Summary
The Coca-Cola Company's 2009 10-K report, filed in early 2010, details a year characterized by resilience in unit case volume despite challenging macroeconomic conditions. Key financial highlights for 2009 include a 3% decrease in net operating revenues to $30.99 billion, influenced by unfavorable currency fluctuations partially offset by global volume growth. Net income attributable to shareowners saw a significant increase of 18% to $6.82 billion, or $2.93 per diluted share, driven by lower operating expenses and a favorable tax rate. The company continued to return value to shareholders through dividends, which increased by 8% to $1.64 per share, and share repurchases, with $1.5 billion in stock repurchased during the year. Looking ahead, Coca-Cola announced a significant transaction to acquire Coca-Cola Enterprises' North American operations, signaling strategic moves to strengthen its core business and market position.
Financial Highlights
55 data points| Revenue | $30.99B |
| Cost of Revenue | $11.09B |
| Gross Profit | $19.90B |
| SG&A Expenses | $11.36B |
| Operating Income | $8.23B |
| Interest Expense | $355.00M |
| Net Income | $6.82B |
| EPS (Basic) | $1.48 |
| EPS (Diluted) | $1.47 |
| Shares Outstanding (Basic) | 4.63B |
| Shares Outstanding (Diluted) | 4.66B |
Key Highlights
- 1Net operating revenues decreased by 3% to $30.99 billion in 2009, primarily due to unfavorable currency fluctuations, partially offset by global unit case volume growth.
- 2Net income attributable to shareowners increased by 18% to $6.82 billion ($2.93 per diluted share), driven by improved cost management and a lower effective tax rate.
- 3Worldwide unit case volume grew by 3% in 2009, with strong performance in the Pacific and Latin America segments, though North America experienced a 2% decline.
- 4The company continued its commitment to shareholder returns by increasing dividends by 8% to $1.64 per share and repurchasing $1.5 billion of its stock.

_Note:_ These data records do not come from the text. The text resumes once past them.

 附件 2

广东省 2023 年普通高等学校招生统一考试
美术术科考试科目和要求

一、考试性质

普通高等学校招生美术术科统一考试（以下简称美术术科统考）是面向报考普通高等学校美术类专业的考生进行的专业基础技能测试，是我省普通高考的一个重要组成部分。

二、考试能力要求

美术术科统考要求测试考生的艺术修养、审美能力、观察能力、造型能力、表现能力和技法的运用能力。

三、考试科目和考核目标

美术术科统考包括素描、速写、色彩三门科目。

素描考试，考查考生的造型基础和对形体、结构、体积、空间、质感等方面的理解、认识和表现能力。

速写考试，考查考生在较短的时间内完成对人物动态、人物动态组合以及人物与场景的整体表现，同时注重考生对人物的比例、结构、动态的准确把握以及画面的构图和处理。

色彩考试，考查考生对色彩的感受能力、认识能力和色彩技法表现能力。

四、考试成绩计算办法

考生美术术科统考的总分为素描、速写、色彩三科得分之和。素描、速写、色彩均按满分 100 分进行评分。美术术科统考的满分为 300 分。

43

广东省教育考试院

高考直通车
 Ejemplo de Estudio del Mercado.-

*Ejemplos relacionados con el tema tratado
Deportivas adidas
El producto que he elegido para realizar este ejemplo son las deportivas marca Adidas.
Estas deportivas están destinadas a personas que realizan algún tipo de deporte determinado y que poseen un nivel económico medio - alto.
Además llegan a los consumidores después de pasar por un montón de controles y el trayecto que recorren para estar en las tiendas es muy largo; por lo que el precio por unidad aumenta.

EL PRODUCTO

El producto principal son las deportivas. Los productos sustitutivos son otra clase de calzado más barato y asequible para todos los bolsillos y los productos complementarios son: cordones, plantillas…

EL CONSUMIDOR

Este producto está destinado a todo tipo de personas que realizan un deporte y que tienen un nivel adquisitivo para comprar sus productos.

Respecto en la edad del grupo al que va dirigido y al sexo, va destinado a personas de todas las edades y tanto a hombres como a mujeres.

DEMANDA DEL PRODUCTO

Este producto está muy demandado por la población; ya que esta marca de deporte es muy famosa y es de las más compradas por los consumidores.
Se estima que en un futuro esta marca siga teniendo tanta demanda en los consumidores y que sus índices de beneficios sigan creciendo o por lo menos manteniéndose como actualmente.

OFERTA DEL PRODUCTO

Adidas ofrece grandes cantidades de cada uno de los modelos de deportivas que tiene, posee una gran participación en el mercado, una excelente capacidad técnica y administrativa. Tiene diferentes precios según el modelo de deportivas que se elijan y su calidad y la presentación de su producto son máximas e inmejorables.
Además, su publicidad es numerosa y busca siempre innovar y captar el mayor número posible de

- 5Coca-Cola announced a significant agreement to acquire Coca-Cola Enterprises' North American operations, expected to close in late 2010.
- 6Significant investments were made in productivity initiatives, with $107 million incurred in 2009, aiming for $500 million in annualized savings by 2011.
- 7The company highlighted its strong liquidity position, with $7.02 billion in cash and cash equivalents and $2.13 billion in short-term investments at year-end 2009.